Additionally, we have updated the algorithm in response to constructive feedback from other reviewers. For detailed information, please refer to the revised version of the paper.
Question4: How source branch interacts with the target branch.
Answer4:
The interaction is related to the implementation of . We have provided a detailed review of how previous editing methods perform the source and target branches interaction in the related work. For more information, please refer to Section A in the revised version.
To illustrate this interaction, we utilize the Prompt-to-Prompt method as an example. Prompt-to-Prompt uses the cross-attention map in the source branch to enhance or replace the ones in the target branch. The selection of the cross-attention map is based on the correspondence between the cross-attention map and the text prompt. For instance, in transforming an image of a cat to a dog, the method involves using the source prompt 'a cat' and the target prompt 'a dog'. Here, the cross-attention map associated with 'dog' is exchanged with that of 'cat' in the source branch, thereby infusing the edit with relevant information. Concurrently, other attention maps in the source branch are maintained as is, ensuring the preservation of essential content.
This also explains why an accurate source branch latent would be important for essential content preservation during the editing. This is because the feature (such as attention map) in the source branch will be further used in target branch editing.
Question5: The distribution of images for each editing type in the PIE-Bench.
Answer5:
We have clarified the number of images in each editing type in the revised Section B, listed as follows:
-
random editing written by volunteers (140 images)
-
change object (80 images)
-
add object (80 images)
-
delete object (80 images)
-
change object content (40 images)
-
change object pose (40 images)
-
change object color (40 images)
-
change object material (40 images)
-
change background (80 images)
-
change image style (80 images)
We distribute the editing into several classes: random (type 0, 140 images), object-related (type 1-3, 240 images), object attribute change (type 4-7, 160 images), and large region edit (type 8-9, 160 images). Thus, PIE-Bench covers a wider range of editing categories instead of only local editing.
Thanks to the authors for the clarification. I've increased my rating.
I agree that the target prompts in the PIE bench may not effectively demonstrate the local editing quality when assessing CLIP similarity for certain types of edits. I believe the Editbenchmark dataset is a better fit for evaluating the local editing quality, as it primarily includes prompts concentrating on local editing.
I'm not asking for additional experiments during the rebuttal period, but I believe these results could be more convincing for the EDIT metric. Additionally, I think it's possible to identify a similar subset within the PIE bench with target prompts focused on local regions. Measuring EDIT metric using this subset might be better.

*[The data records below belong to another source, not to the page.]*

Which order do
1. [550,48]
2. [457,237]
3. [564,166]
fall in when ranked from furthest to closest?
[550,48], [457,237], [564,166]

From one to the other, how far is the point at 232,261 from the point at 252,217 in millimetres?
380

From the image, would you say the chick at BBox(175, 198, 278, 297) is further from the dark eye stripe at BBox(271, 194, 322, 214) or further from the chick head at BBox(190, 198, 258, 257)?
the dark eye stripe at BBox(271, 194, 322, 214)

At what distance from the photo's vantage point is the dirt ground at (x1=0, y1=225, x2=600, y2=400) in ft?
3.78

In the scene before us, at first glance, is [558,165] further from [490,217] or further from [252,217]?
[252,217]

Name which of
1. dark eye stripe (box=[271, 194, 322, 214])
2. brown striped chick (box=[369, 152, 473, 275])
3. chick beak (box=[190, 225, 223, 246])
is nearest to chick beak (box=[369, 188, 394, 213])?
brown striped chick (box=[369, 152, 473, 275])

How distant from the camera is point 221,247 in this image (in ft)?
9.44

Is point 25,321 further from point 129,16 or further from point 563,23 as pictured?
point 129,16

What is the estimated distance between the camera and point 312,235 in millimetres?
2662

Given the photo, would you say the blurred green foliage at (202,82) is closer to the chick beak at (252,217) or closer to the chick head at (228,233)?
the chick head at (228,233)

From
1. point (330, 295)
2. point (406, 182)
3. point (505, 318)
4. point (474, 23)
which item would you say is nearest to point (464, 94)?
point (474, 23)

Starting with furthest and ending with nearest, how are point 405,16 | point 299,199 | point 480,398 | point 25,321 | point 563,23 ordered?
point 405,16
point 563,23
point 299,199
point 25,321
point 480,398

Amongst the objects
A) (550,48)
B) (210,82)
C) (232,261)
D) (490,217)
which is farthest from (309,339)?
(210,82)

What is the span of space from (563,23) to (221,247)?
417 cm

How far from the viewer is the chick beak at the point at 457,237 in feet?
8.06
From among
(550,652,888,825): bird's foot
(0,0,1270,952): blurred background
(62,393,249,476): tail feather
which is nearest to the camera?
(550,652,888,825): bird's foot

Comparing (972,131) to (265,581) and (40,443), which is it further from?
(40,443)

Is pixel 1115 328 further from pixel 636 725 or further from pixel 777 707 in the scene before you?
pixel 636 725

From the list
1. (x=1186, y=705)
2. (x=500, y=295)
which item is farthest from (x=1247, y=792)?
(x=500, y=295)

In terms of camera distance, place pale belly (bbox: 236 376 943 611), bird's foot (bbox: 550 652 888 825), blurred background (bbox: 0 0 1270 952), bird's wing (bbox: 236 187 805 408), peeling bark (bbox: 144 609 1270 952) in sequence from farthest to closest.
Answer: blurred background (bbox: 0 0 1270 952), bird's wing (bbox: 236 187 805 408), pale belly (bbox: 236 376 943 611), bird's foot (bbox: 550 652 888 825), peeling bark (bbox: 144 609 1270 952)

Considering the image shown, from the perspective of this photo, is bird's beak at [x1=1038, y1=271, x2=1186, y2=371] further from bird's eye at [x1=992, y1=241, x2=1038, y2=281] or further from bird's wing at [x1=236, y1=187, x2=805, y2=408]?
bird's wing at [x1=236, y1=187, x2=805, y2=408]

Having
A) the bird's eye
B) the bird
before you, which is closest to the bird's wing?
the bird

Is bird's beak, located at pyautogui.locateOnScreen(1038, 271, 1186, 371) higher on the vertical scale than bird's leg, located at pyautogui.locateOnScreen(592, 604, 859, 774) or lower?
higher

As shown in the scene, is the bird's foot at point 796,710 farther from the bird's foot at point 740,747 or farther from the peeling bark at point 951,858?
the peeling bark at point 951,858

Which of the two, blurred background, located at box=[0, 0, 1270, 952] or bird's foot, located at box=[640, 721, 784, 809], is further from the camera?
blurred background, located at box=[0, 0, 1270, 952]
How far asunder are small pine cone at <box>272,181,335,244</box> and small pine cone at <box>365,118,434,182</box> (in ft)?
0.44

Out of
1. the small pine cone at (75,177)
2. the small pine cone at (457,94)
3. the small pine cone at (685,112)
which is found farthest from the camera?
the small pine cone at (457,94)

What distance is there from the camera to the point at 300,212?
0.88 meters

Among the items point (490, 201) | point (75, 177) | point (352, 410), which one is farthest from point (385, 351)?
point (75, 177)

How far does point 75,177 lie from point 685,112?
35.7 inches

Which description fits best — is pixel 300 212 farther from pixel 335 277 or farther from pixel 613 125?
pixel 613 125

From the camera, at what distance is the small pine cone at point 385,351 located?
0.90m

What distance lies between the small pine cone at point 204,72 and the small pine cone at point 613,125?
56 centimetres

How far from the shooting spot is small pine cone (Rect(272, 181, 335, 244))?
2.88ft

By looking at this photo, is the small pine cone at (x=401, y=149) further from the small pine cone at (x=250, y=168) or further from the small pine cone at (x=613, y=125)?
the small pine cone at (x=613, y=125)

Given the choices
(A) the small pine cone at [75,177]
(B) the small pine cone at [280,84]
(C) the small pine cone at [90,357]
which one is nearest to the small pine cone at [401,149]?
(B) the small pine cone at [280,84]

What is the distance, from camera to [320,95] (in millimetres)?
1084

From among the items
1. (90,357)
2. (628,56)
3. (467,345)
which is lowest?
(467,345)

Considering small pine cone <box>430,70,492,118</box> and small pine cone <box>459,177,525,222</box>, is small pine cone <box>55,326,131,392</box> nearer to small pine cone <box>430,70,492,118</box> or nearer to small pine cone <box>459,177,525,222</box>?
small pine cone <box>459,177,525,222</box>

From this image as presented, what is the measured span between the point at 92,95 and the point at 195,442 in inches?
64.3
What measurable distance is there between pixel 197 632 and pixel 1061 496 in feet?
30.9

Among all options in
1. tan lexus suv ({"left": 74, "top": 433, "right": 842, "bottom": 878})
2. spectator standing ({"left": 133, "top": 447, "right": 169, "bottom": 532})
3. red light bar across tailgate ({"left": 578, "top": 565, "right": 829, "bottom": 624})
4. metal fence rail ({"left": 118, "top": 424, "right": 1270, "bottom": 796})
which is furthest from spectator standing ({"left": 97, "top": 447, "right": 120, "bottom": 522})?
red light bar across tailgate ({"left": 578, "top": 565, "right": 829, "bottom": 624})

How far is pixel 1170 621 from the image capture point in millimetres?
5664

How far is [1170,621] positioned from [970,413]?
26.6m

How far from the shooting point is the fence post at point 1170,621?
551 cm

We express our sincere gratitude for the reviewer's prompt and insightful feedback.
We agree that EditBenchmark is indeed more apt for evaluating local editing quality. However, EditBenchmark predominantly focuses on image inpainting and necessitates user-provided masks, which diverges from the prompt-based, mask-free editing approach our method employs. This divergence presents challenges in directly applying our method to EditBenchmark. Nonetheless, we acknowledge the value of EditBenchmark's analysis in guiding our search for more appropriate evaluation metrics, particularly in terms of the analysis comparing CLIP metrics with human judgments. We will further intend to delve deeper into these metrics to ascertain if more fitting alternatives are available.
Additionally, we agree with the suggestion that it is feasible to identify a subset within the PIE benchmark that concentrates on local regions. In line with this, we aim to introduce an additional annotation for each image pair, specifying the targeted local edit. For instance, to modify the sky from cloudy to sunny, we could incorporate a specific local eidt prompt, such as "sunny sky," and assess the CLIP Similarity between the sky region and this targeted local eidt prompt. This approach would serve as a novel EDIT metric in our evaluation framework. We will work on refining PIE-Bench and further updating the new metric, as well as analyzing EditBenchmark in our final version.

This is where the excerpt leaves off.